[A Fascinating Traitor by Richard Henry Savage]@TWC D-Link bookA Fascinating Traitor CHAPTER VII 53/69
"You lucky young dog.
I suppose you are in the secret ?" But neither that night, nor two days later, at Major Hawke's superb dinner at the Delhi Club, did the jeunesse doree of the old capital extract an admission from that mysterious "secret service" man, Major Alan Hawke.
"You cannot deny, Hawke, that you dined at the marble house with the beauty whom we are all toasting," said a rallying roisterer. "And--with the Veiled Rose of Delhi!" said another, still more eagerly. "It is true, gentlemen" gravely said Major Hawke, "that I was invited to dinner at the marble house, but Madame Louison is a stranger to me, and I believe a tourist of some rank.

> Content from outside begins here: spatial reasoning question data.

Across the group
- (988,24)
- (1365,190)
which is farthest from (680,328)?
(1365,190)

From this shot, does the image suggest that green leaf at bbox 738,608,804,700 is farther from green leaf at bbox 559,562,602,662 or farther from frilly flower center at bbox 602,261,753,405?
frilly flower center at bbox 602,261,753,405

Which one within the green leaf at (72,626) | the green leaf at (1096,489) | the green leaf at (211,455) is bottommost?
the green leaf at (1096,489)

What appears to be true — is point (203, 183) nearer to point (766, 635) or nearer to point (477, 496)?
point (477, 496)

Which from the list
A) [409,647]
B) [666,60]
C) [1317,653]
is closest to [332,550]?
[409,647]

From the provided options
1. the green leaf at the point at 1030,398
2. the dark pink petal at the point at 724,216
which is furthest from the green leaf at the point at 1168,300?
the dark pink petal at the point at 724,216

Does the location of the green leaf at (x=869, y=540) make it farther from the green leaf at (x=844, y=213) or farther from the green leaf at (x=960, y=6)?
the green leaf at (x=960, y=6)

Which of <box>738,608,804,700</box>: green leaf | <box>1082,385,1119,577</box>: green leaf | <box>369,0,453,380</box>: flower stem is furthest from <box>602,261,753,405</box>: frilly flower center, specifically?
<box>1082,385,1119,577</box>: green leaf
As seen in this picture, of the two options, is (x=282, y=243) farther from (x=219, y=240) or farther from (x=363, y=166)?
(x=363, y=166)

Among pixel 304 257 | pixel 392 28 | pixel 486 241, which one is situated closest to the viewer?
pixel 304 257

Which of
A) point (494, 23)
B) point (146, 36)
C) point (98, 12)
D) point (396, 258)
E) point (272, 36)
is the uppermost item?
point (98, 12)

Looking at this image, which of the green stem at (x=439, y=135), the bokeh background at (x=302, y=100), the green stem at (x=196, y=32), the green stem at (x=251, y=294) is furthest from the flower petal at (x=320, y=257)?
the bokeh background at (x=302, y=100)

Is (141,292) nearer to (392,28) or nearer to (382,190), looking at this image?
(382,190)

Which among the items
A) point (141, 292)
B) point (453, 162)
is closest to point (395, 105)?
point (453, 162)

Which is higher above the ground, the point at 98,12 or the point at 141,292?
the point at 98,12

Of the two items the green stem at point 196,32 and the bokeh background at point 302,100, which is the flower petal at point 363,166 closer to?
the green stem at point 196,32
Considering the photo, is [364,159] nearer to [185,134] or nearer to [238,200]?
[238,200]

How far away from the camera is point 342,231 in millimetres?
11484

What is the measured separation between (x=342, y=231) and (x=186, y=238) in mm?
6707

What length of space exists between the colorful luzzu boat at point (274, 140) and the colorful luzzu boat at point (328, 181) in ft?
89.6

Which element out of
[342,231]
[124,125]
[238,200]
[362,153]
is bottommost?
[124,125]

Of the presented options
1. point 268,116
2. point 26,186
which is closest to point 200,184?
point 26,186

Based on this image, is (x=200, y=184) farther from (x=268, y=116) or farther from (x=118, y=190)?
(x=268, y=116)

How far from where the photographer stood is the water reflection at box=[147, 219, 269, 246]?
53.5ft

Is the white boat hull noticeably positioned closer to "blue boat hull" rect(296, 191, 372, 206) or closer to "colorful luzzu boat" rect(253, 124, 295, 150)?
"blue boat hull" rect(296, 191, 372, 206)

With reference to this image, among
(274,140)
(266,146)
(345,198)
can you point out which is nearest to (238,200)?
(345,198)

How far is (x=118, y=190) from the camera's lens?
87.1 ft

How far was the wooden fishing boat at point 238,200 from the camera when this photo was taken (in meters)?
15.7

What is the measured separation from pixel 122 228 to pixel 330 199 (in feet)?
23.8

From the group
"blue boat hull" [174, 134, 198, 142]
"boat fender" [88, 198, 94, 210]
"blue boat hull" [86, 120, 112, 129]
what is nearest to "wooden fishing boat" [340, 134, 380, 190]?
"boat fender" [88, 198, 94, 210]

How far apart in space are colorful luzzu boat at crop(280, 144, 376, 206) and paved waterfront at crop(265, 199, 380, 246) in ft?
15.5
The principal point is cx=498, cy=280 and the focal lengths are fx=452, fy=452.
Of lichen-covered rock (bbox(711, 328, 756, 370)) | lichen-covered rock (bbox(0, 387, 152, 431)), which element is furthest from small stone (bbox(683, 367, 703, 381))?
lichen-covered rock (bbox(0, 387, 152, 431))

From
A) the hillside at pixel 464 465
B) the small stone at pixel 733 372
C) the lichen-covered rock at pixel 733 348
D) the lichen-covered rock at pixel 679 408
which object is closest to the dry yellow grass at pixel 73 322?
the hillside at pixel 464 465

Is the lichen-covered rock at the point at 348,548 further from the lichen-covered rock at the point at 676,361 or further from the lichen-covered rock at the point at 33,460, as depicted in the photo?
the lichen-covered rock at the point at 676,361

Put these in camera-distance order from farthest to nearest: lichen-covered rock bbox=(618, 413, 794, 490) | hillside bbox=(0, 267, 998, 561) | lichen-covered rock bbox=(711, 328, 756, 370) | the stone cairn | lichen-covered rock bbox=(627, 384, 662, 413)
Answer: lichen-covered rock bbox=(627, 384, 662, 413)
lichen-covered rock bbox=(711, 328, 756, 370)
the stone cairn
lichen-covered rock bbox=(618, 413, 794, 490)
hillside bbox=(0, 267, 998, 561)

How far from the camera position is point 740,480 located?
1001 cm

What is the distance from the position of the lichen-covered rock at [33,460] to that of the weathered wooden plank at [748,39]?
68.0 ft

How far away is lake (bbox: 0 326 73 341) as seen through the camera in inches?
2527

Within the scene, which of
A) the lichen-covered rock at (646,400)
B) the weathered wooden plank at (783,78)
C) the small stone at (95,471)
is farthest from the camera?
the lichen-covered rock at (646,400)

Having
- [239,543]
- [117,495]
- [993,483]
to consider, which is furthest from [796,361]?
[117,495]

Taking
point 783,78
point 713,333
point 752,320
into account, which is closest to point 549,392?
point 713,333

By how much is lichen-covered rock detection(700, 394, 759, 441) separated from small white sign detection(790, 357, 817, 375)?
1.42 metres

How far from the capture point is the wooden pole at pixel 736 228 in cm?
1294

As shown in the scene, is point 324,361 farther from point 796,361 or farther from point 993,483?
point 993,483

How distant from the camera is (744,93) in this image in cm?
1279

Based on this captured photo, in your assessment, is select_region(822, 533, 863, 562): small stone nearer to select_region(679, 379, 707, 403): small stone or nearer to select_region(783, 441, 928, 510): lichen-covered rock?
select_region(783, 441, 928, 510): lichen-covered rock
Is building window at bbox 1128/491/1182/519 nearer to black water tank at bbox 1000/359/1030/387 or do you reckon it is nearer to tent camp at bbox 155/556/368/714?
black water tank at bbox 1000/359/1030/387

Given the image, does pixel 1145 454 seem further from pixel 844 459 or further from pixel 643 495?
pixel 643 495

It was merely a formal affair. I believe that she brought letters from Paris to Hugh Johnstone." Late that night Alan Hawke laughed, as he pocketed his winnings at baccarat. "Three hundred pounds to the good! I'm a devil for luck!" And he sat down in his room to think over all the events of a day which had half turned his head.
Warned by Justine Delande that Madame Louison was bidden to dine with Hugh Johnstone, Alan Hawke closely interrogated her. She evidently knew and suspected nothing.